Given its finding that the Applicant was not entitled to compensation for her injuries pursuant to section 14 of the 1988 Act, it was not relevant for the Tribunal to make a finding in relation to the payment of medical expenses.
The Tribunal affirmed this part of the decision under review.
Fam and Australian Postal Corporation [2008] AATA 1069 (1 December 2008) Perth
Given the medical evidence before it, the Tribunal was satisfied that the Respondent was liable to pay to the Applicant compensation in respect of his medical treatment, in accordance with section 16 of the Safety, Rehabilitation and Compensation Act 1988 (Cth) (‘the 1988 Act’) for his lower back injuries and mental ailment.
Kanapathippillai and Australian Postal Corporation [2008] AATA 1159 (23 December 2008) Melbourne
Given its findings with respect to the Respondent’s liability for the Applicant’s injuries that arose in the course of her employment, the Tribunal set aside this part of the decision under review and in substitution decided that the Applicant was entitled to compensation for medical expenses in accordance with section 16 of the Safety, Rehabilitation and Compensation Act 1988 (Cth).
Phillips and Comcare [2008] AATA 1153 (22 December 2008) Sydney
The issue for the Tribunal was whether the Applicant was entitled to compensation for medical treatment with respect to low thoracic muscular strain sustained in 1973, 1974 and 1975, pursuant to section 16 of the Safety, Rehabilitation and Compensation Act 1988 (Cth).

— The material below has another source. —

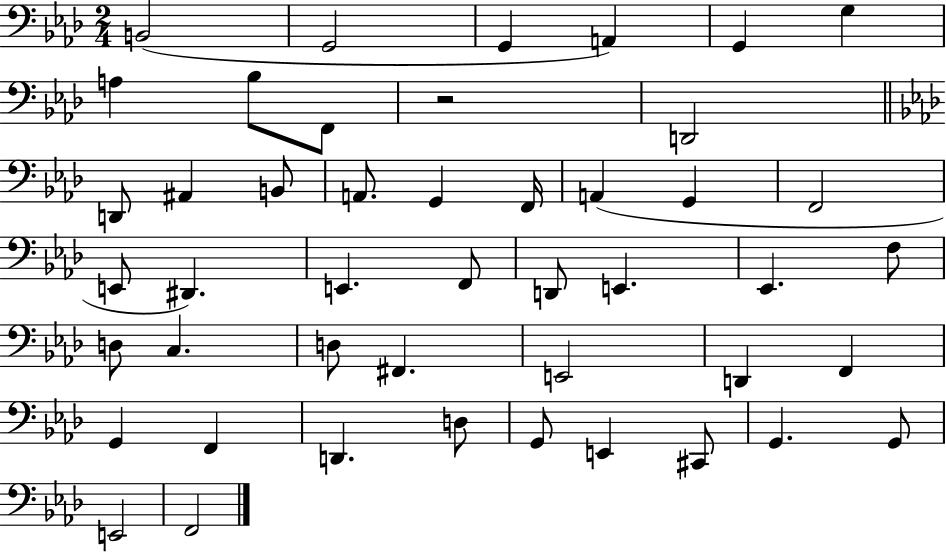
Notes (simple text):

B2/h G2/h G2/q A2/q G2/q G3/q A3/q Bb3/e F2/e R/h D2/h D2/e A#2/q B2/e A2/e. G2/q F2/s A2/q G2/q F2/h E2/e D#2/q. E2/q. F2/e D2/e E2/q. Eb2/q. F3/e D3/e C3/q. D3/e F#2/q. E2/h D2/q F2/q G2/q F2/q D2/q. D3/e G2/e E2/q C#2/e G2/q. G2/e E2/h F2/h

For the same reasons the Tribunal denied incapacity payments to the Applicant, namely, the Applicant’s history of a fairly swift return to work with full duties after each incident, the absence of radiological evidence of disc injury from the incidents, and the unlikelihood of disc damage in the absence of a significant structural injury, the Tribunal found that the injuries sustained in 1974 and 1975 were resolved and that the Applicant did not continue to suffer the effects of the injuries.
The Tribunal affirmed this part of the decision under review.